È evidente che questa ricerca alla perfezione richiede molte energie ed è normale che alla fine sfoci in alti livelli di stress.  Chi chiede aiuto psicologico per risolvere il disturbo di ansia ad alto funzionamento sono proprio i “bravi”; non perché riconoscono il problema alla base ma perché percepiscono la propria condizione troppo delicata, il cui prezzo da pagare in caso di errore è enorme. Sentono la pressione della propria immagine esageratamente pesante per poter proseguire i loro obiettivi e cercano una soluzione per alleviare quel peso, senza rendersi conto che sono proprio la loro attitudine e gli standard dei propri obiettivi l’origine della loro sofferenza.

Tuttavia, se ti ritrovi in questa descrizione o conosci qualcuno che sta vivendo qualcosa di simile, sappi che non è irrisolvibile, anzi, ci sono modi per gestire e superare questo circolo vizioso.

In ambito terapeutico, i disturbi d’ansia di questo genere sono solitamente trattati tramite la combinazione di terapia cognitivo-comportamentale e tecniche di training autogeno e mindfulness. L’obiettivo di tale trattamento è quello di sbloccare la persona dagli auto condizionamenti per permetterle di esprimere la propria essenza liberamente, placando i sintomi psicofisici dovuti allo stress.

Strategie per superare l’ansia ad alto funzionamento

Tra le strategie per superare l’ansia ad alto funzionamento, realizzare che la perfezione non esiste è tra le prime. Ognuno ha i propri limiti e tempi; solo accogliendo e comprendo la cosa si può effettivamente cambiare ed esprimere il meglio di sé. L’accettazione di sé è il primo passo per cambiare. Come dice Carl Rogers, 

“Il curioso paradosso è che quando accetto me stesso per come sono, allora posso cambiare.” 

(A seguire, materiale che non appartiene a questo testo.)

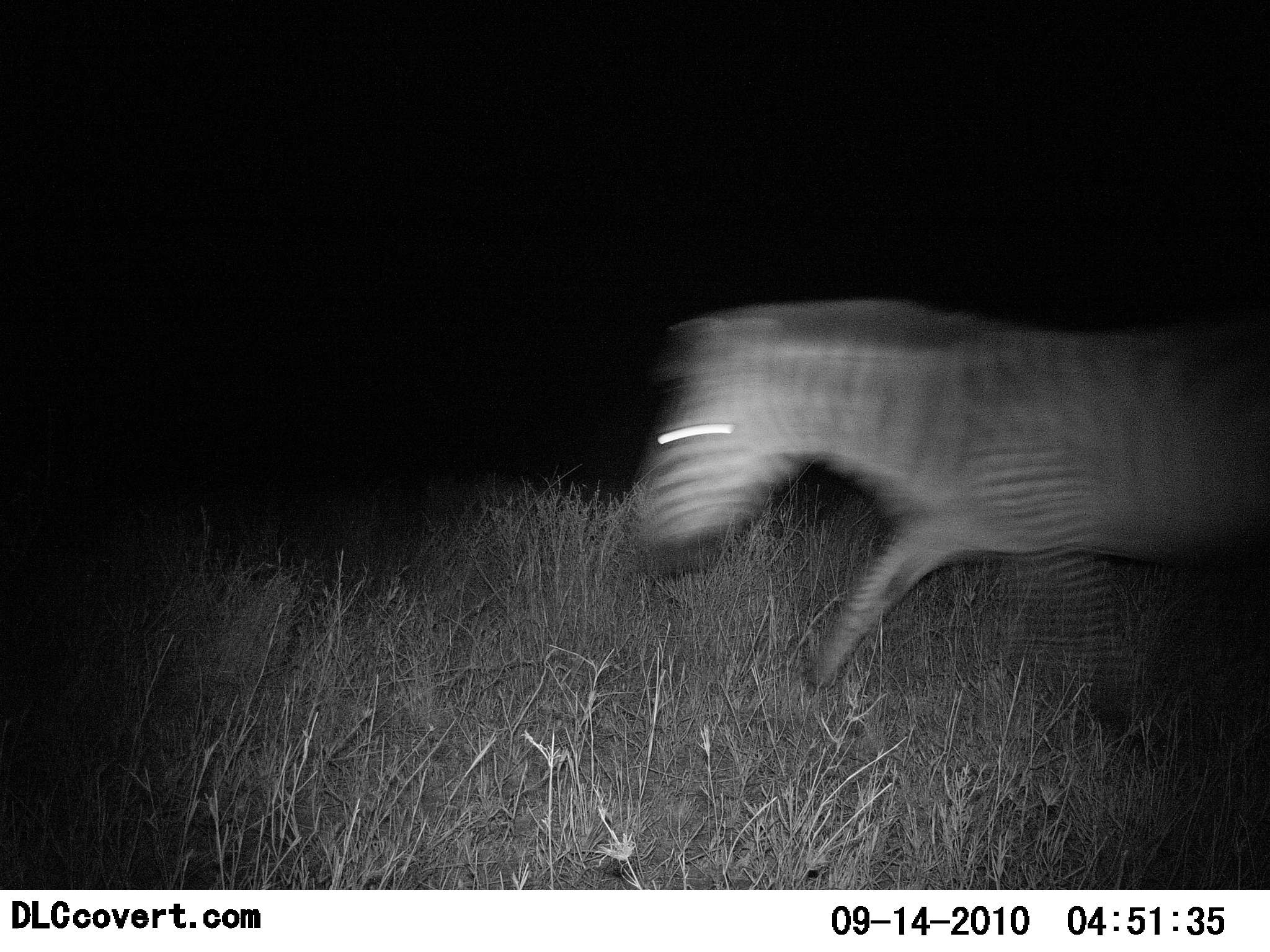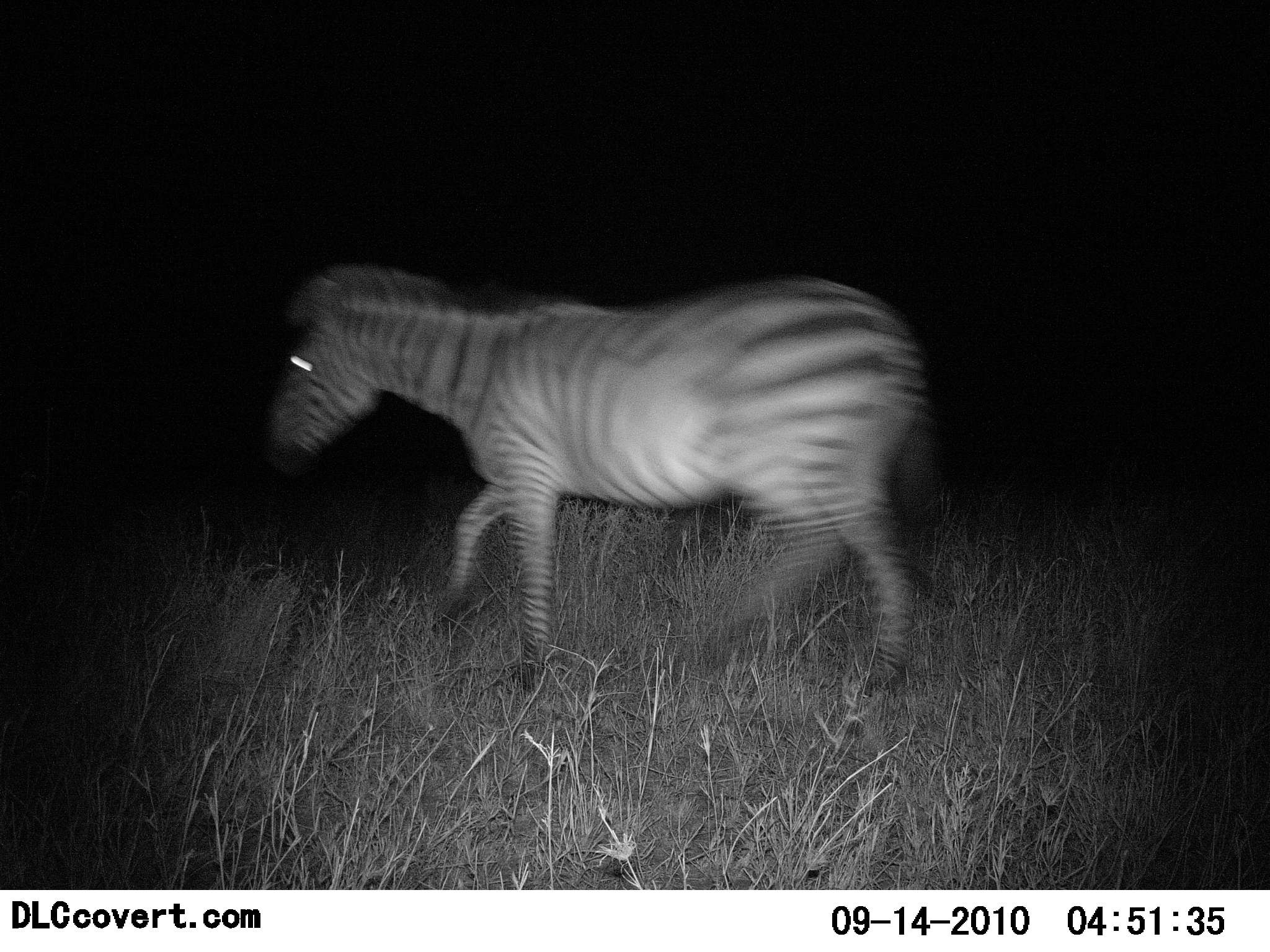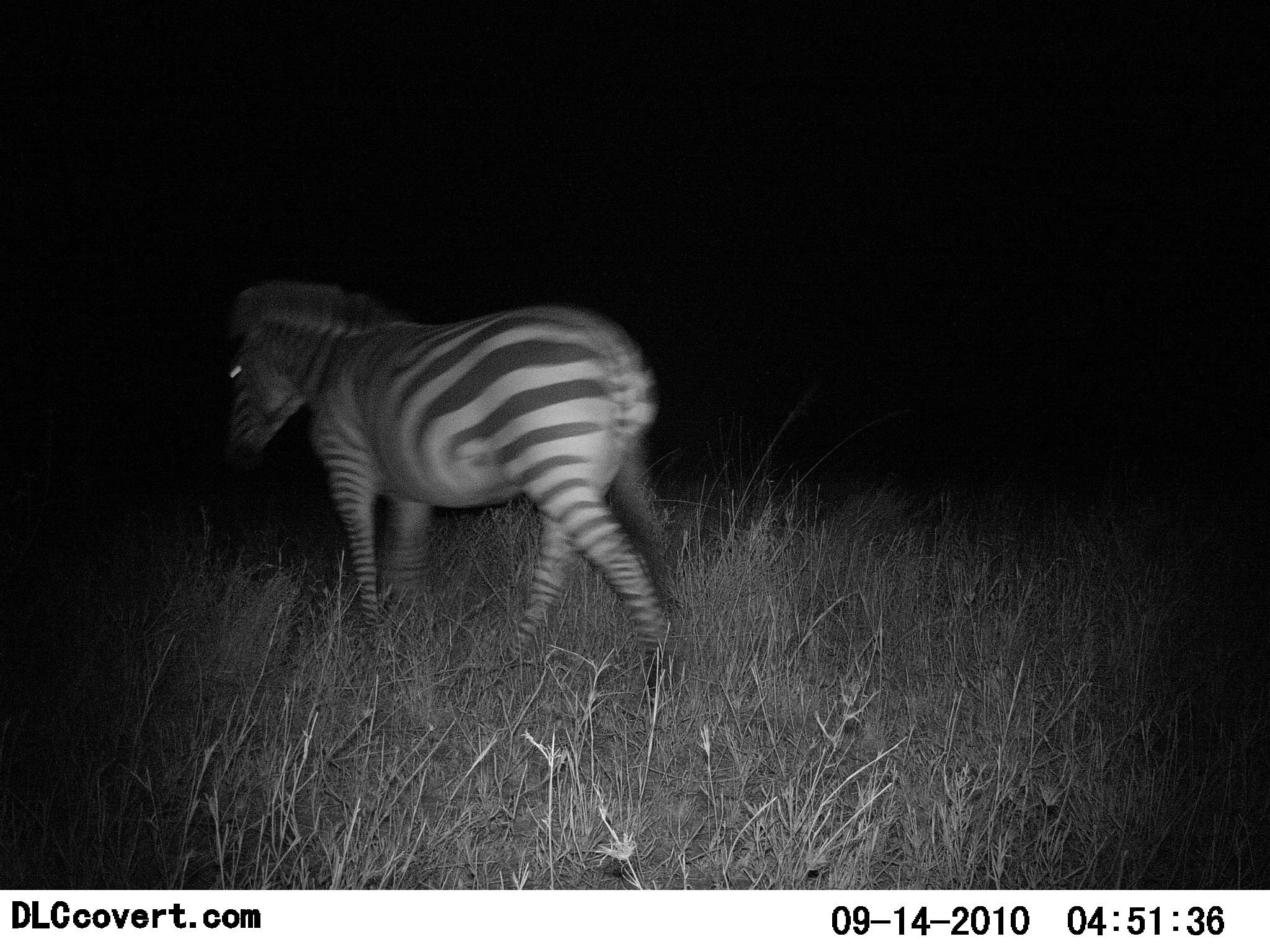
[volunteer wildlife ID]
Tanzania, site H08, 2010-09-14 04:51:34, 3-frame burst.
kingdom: Animalia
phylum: Chordata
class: Mammalia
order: Perissodactyla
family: Equidae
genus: Equus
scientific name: Equus quagga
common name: plains zebra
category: zebra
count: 1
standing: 0%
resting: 0%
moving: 95%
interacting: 0%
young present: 0%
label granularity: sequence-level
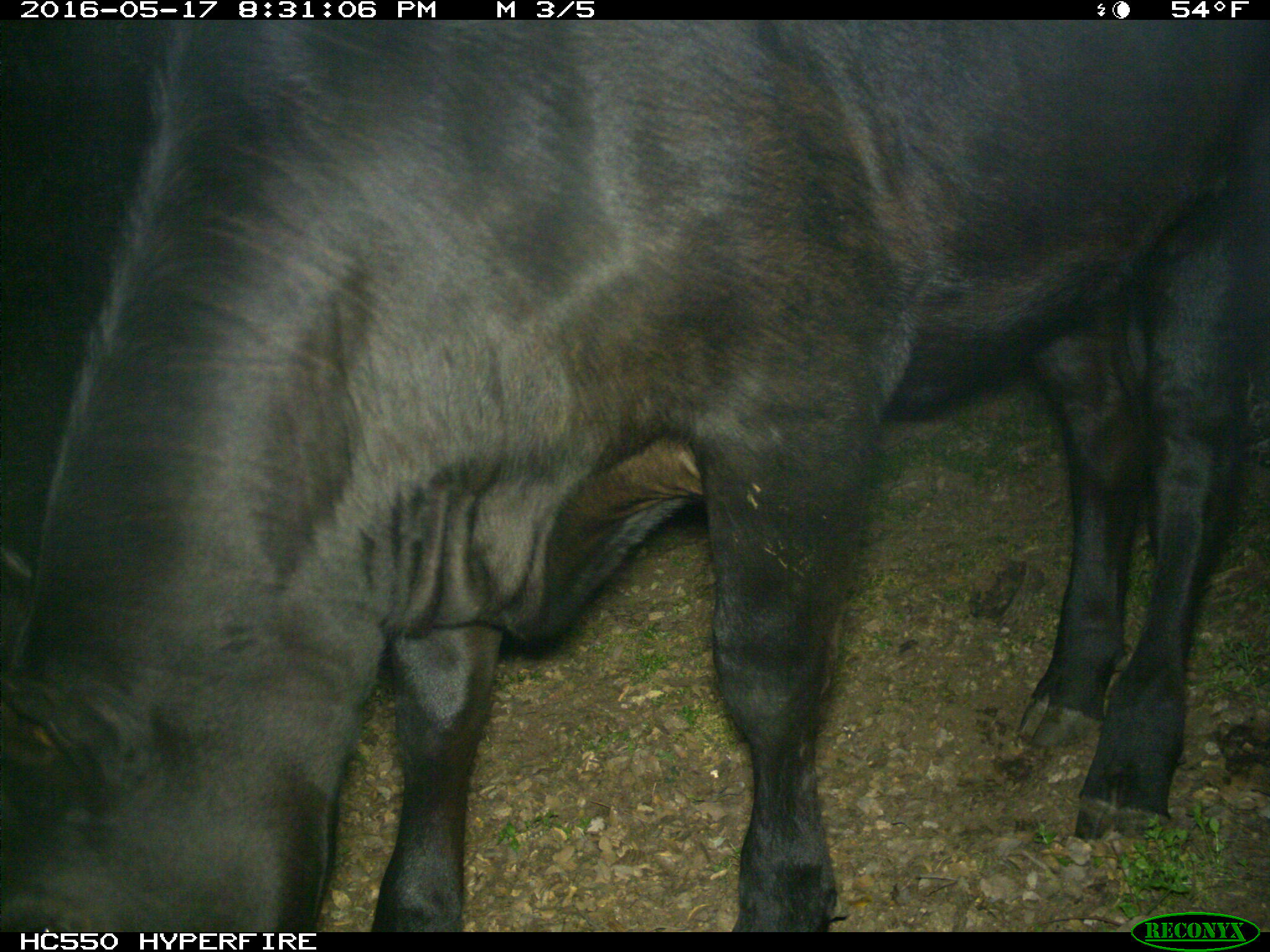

Ciò significa che bisogna anche imparare a saper godere dei propri risultati. La soddisfazione è infatti la condizione primaria per riacquistare l’energia necessaria per ripartire. Per puntare alla tappa successiva bisogna essere prima soddisfatto di quella raggiunta; devo sentirmi soddisfatto nella condizione in cui sono e convincermi che era il meglio che si potesse fare. Perché spesso quello che viviamo non dipende solo da noi stessi; ci molte variabili in gioco che non sempre si possono controllare.

La ricerca della perfezione è tossica anche a livello relazionale. Offuscata da essa, si costruisce un atteggiamento tale per il quale vincere e avere risultati migliori hanno la priorità rispetto le persone e le relazioni costruite con esse.  Ma spesso, vincere non ne vale la pena. Per questo è importante imparare a saper perdere, analizzare e comprendere quando è il caso di lasciare andare in modo che anche altre persone possano sentirsi bene con se stesse. 

In conclusione,  il segreto è puntare ad un’armonia, avere un equilibrio nelle valutare le cose, le persone e contesti nei quali viviamo. La mentalità vincente è quella che sfrutta anche l’insuccesso come occasione. Quella che coglie il positivo ed estrae energia e motivazione dai propri successi o insuccessi. Una delle frasi più note di Denis E. Waitley, famoso oratore e consulente motivazionale, dice:

“I perdenti vedono dei temporali, i vincenti vedono degli arcobaleni. I perdenti vedono strade ghiacciate, i vincenti mettono i pattini da ghiaccio!”

Denis E. Waitley

Quindi cambiamo prospettiva, prendiamo la vita con meraviglia, divertimento e riflessione. Mettiamoci ai piedi i pattini e pattiniamo leggeri sulle strade della vita!